MotifModel-class: Class "MotifModel"
In peplib: Peptide Library Analysis Methods

Description Objects from the Class Arguments Slots Methods Author(s) References See Also Examples

This is a simple implementation of the MEME motif finding algorithm. The MEME algorithm uses an Expectation-Maximization search for motifs on sequences (Sequences). It requires a choice of the motif length. For multiple motifs see MotifModelSet

Objects can be created by calls of the form motifModel(seqs, type="fixed", width=4)
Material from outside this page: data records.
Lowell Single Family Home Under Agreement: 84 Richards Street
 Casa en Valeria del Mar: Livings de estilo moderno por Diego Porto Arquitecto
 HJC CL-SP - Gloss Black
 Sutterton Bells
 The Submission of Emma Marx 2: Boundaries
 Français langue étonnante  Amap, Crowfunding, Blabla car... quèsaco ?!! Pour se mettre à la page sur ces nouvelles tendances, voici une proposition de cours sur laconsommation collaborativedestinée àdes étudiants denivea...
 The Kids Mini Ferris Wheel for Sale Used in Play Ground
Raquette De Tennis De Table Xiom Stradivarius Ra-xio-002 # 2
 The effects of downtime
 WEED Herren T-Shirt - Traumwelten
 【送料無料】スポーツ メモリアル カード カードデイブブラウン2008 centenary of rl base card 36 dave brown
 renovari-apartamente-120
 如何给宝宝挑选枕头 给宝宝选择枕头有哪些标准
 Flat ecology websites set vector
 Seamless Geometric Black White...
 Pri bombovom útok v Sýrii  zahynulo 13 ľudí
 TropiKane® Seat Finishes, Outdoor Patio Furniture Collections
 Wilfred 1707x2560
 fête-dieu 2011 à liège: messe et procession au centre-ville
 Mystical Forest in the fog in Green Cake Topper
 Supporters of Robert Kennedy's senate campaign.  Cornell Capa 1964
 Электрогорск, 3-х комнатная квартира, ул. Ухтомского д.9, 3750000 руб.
seqs: A Sequences object which contains the sequences to be fit
type: Can be "fixed", "variable", or "optional". "fixed" means there is a single motif at the same position in all sequences. "variable" means there is a single motif at a different position in each sequence. "optional" means there is a single motif or no motif at each sequence in a variable position.
width: The number of residues in the motif, the width of the motif.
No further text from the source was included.